— PAGE EXTRACT —

════════

You are viewing a plain text version of this content. The canonical link for it is here.
Posted to dev@nutch.apache.org by "Andrzej Bialecki (JIRA)" <ji...@apache.org> on 2006/08/18 20:47:15 UTC

[jira] Closed: (NUTCH-341) IndexMerger now deletes entire after completing

     [ http://issues.apache.org/jira/browse/NUTCH-341?page=all ]

Andrzej Bialecki  closed NUTCH-341.
-----------------------------------

    Fix Version/s: 0.8.1
                   0.9.0
       Resolution: Fixed

Fixed. Thanks!

════════

— RECORDS —
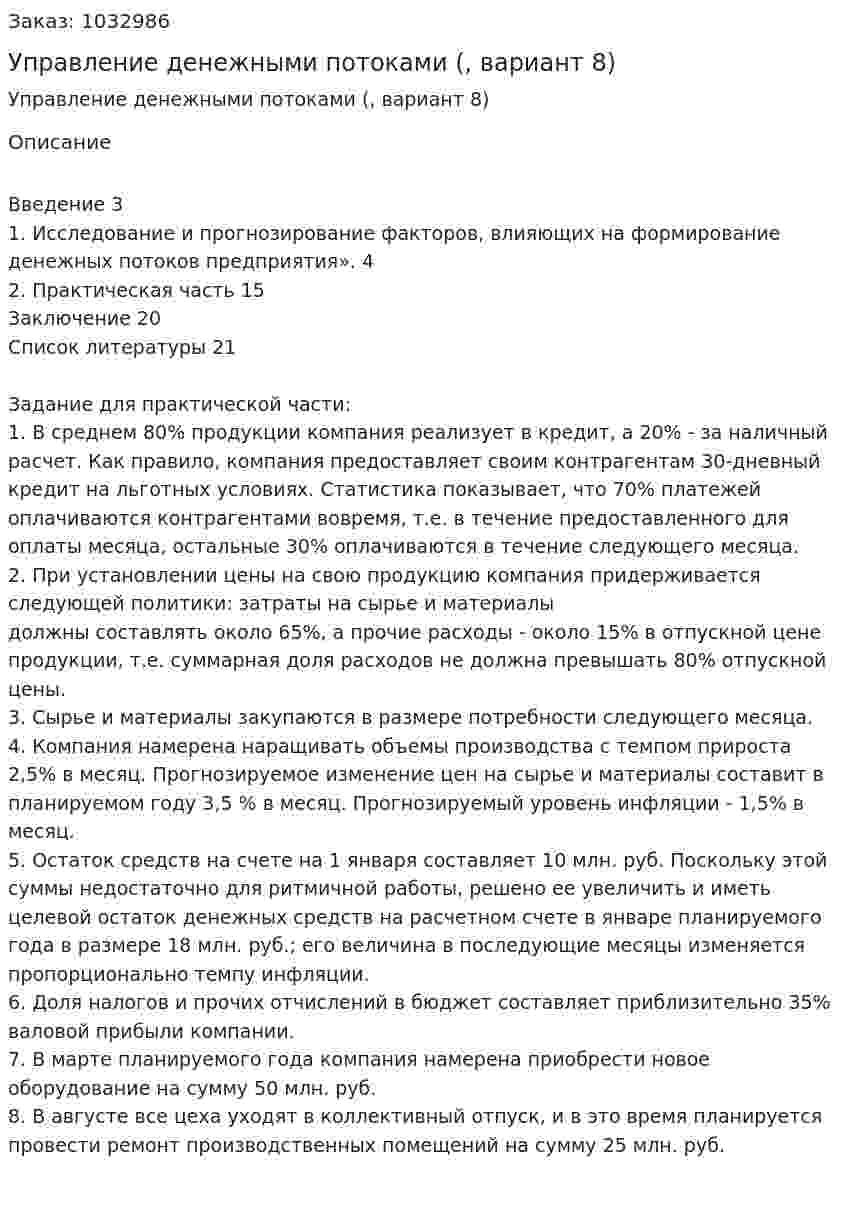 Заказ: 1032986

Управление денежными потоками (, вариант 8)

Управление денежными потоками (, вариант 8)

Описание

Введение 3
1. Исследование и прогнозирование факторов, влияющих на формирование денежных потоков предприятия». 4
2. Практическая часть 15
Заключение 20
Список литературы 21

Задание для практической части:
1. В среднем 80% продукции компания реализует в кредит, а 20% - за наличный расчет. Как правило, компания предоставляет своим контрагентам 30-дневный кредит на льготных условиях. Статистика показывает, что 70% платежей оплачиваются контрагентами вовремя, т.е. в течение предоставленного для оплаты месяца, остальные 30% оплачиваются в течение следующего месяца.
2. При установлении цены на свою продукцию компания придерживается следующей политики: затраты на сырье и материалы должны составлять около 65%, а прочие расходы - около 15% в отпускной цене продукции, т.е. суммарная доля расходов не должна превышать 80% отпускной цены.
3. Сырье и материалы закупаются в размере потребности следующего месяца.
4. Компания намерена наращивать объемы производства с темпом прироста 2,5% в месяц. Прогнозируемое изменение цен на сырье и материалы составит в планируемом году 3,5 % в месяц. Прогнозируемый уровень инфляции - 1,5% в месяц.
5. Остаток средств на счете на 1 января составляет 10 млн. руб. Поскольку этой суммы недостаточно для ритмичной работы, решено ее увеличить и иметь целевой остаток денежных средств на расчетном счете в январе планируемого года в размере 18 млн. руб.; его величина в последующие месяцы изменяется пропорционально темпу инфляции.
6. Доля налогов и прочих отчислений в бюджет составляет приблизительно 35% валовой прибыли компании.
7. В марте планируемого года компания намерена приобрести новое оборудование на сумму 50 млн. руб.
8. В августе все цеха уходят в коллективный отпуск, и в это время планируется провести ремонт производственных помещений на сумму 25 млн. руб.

════════

Answer these about the NUTCH-341 notice:
1. To which mailing list was the notice posted, and on what date?
2. Who closed the issue?
3. Which fix versions are listed, and what resolution is recorded?

— SOLVED PROBLEM —
1. dev@nutch.apache.org, on 2006/08/18.
2. Andrzej Bialecki.
3. Fix versions 0.8.1 and 0.9.0; resolution: Fixed.